U.S. Captures al-Qaeda Leader In Iraq
It is really amazing they know this is the number 3 guy but they don't know
where the number one guy is at,,,,,HHHMMMMMmmmmmmmmmmm
U.S. Captures al-Qaeda Leader In Iraq
Tuesday, October 14, 2003
WASHINGTON - U.S. forces in Iraq have captured a man officials
describe as the "number 3" leader of Ansar al-Islam, an extremist group
suspected of having ties to Usama bin Laden's Al Qaeda network,
Fox News confirmed Tuesday.
Aso Hawleri was captured late last week in Mosul "without significant
resistance," senior Defense officials told Fox News. The Associated
Press, which first reported the capture, said Hawleri was taken into
custody by soldiers of the 101st Airborne Division.
Most of Ansar al-Islam's leaders were believed to have fled their
stronghold in northern Iraq before U.S. forces invaded in March. U.S.
and Kurdish forces destroyed the group's main base in the early weeks of
the war.
Ansar had taken control of a slice of the Kurdish-controlled area near
the Iranian border, enforcing a version of Islam only slightly less
stringent than the Taliban in Afghanistan. Their mountain strongholds
were in an area not controlled by Iraqi government forces.
The Kurdish-Arab extremist group carried out suicide bombings, car
bombs, assassinations and raids on militiamen and politicians of the
secular Kurdish government, killing scores of people over the last two
years.
U.S. officials say Ansar sent about a dozen people through Al
Qaeda camps in 1999 and 2000 and experimented with biotoxin ricin in
2002.
In late August, Gen. John Abizaid, commander of all forces in Iraq, told
reporters that elements of Ansar al-Islam had migrated south into the
Baghdad area, presenting an increased terrorist threat.

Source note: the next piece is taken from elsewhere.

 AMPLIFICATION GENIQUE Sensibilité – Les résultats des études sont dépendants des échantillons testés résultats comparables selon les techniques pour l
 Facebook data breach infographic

It remains unclear whether Ansar has played a role in any of the recent
terror-style bombings in Iraq, including the Aug. 19 bombing of the U.N.

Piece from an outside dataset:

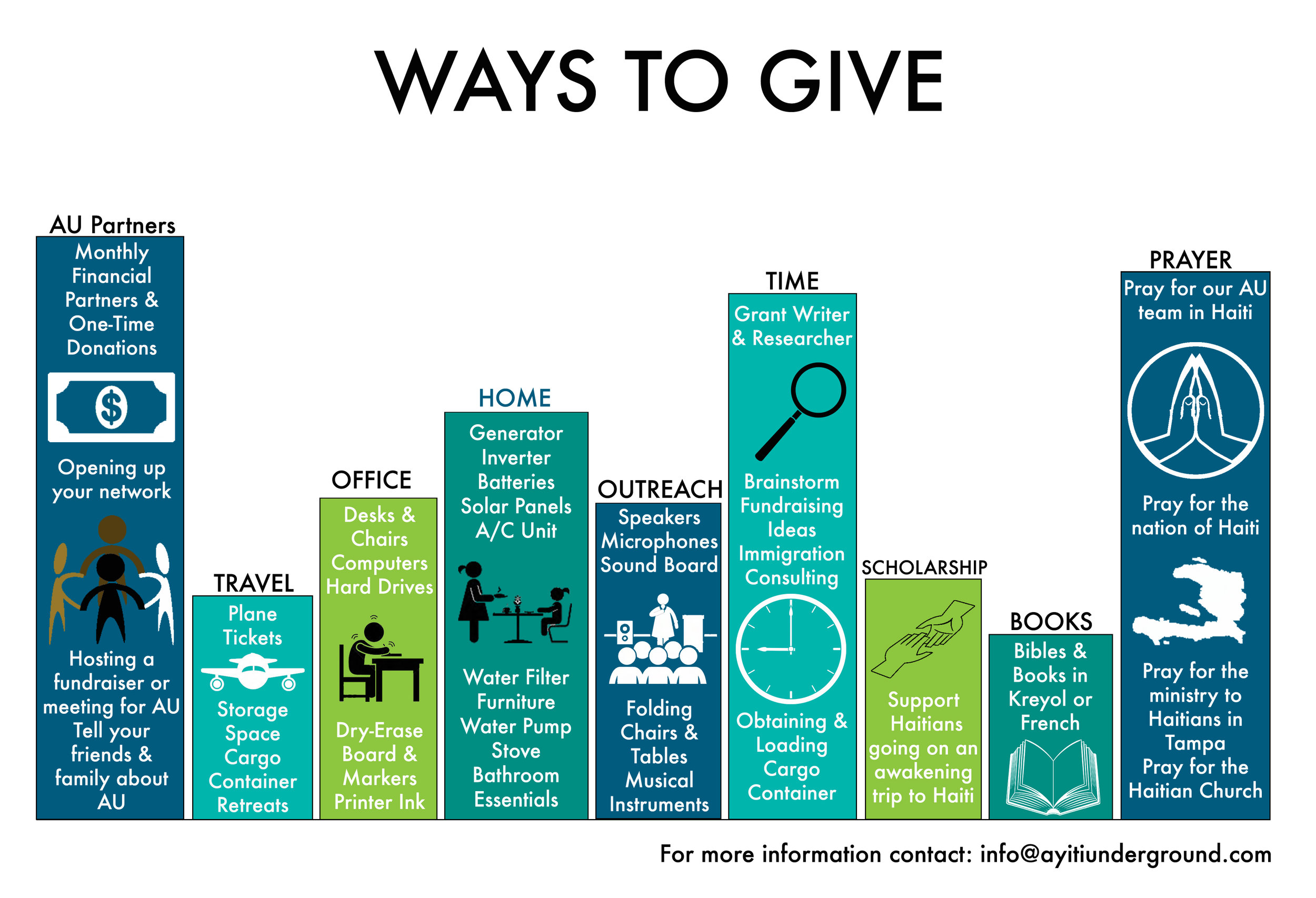 ways to give2 AU.jpg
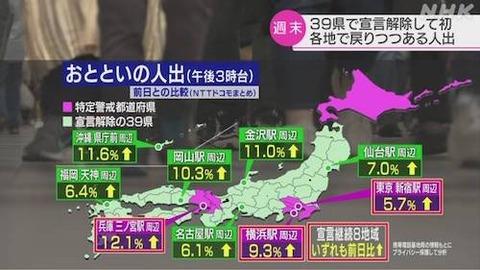 宣言継続の8都道府県 緩み?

headquarters in Baghdad that killed 22 people.
Ansar's top leader, Mullah Krekar, was taken into custody in the
Netherlands in September 2002 and later deported to Norway. He was
released from a Norwegian jail last April after a court found
insufficient grounds to hold him on terrorism charges. Police dropped
the charges in July, but are investigating him for allegedly financing
terrorist activities.
© Associated Press. All rights reserved.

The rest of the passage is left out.